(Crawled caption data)
<<<<

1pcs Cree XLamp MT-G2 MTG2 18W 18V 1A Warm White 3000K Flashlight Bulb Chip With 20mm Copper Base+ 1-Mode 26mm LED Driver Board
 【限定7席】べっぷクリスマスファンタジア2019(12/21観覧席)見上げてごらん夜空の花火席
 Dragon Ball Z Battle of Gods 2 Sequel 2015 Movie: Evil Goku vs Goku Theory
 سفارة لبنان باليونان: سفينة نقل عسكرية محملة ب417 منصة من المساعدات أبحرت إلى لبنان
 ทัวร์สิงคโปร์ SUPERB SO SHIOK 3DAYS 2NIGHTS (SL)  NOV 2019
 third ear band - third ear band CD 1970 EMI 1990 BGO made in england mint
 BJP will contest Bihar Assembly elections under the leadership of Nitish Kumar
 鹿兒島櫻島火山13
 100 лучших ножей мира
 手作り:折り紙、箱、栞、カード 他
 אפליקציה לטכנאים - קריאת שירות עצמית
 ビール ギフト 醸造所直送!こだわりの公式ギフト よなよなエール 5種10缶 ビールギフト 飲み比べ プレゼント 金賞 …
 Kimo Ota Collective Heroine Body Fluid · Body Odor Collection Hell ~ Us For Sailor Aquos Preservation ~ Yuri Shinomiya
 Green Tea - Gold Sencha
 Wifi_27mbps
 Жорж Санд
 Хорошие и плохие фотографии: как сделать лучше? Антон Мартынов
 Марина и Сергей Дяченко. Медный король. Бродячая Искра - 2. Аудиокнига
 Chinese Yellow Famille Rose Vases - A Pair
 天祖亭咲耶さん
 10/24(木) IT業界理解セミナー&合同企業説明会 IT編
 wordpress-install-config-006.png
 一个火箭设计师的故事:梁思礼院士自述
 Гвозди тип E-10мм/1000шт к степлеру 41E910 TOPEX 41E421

>>>>

--- Task directions ---
Please copy each record shown above exactly.

--- Response to this exercise ---
1pcs Cree XLamp MT-G2 MTG2 18W 18V 1A Warm White 3000K Flashlight Bulb Chip With 20mm Copper Base+ 1-Mode 26mm LED Driver Board
 【限定7席】べっぷクリスマスファンタジア2019(12/21観覧席)見上げてごらん夜空の花火席
 Dragon Ball Z Battle of Gods 2 Sequel 2015 Movie: Evil Goku vs Goku Theory
 سفارة لبنان باليونان: سفينة نقل عسكرية محملة ب417 منصة من المساعدات أبحرت إلى لبنان
 ทัวร์สิงคโปร์ SUPERB SO SHIOK 3DAYS 2NIGHTS (SL)  NOV 2019
 third ear band - third ear band CD 1970 EMI 1990 BGO made in england mint
 BJP will contest Bihar Assembly elections under the leadership of Nitish Kumar
 鹿兒島櫻島火山13
 100 лучших ножей мира
 手作り:折り紙、箱、栞、カード 他
 אפליקציה לטכנאים - קריאת שירות עצמית
 ビール ギフト 醸造所直送!こだわりの公式ギフト よなよなエール 5種10缶 ビールギフト 飲み比べ プレゼント 金賞 …
 Kimo Ota Collective Heroine Body Fluid · Body Odor Collection Hell ~ Us For Sailor Aquos Preservation ~ Yuri Shinomiya
 Green Tea - Gold Sencha
 Wifi_27mbps
 Жорж Санд
 Хорошие и плохие фотографии: как сделать лучше? Антон Мартынов
 Марина и Сергей Дяченко. Медный король. Бродячая Искра - 2. Аудиокнига
 Chinese Yellow Famille Rose Vases - A Pair
 天祖亭咲耶さん
 10/24(木) IT業界理解セミナー&合同企業説明会 IT編
 wordpress-install-config-006.png
 一个火箭设计师的故事:梁思礼院士自述
 Гвозди тип E-10мм/1000шт к степлеру 41E910 TOPEX 41E421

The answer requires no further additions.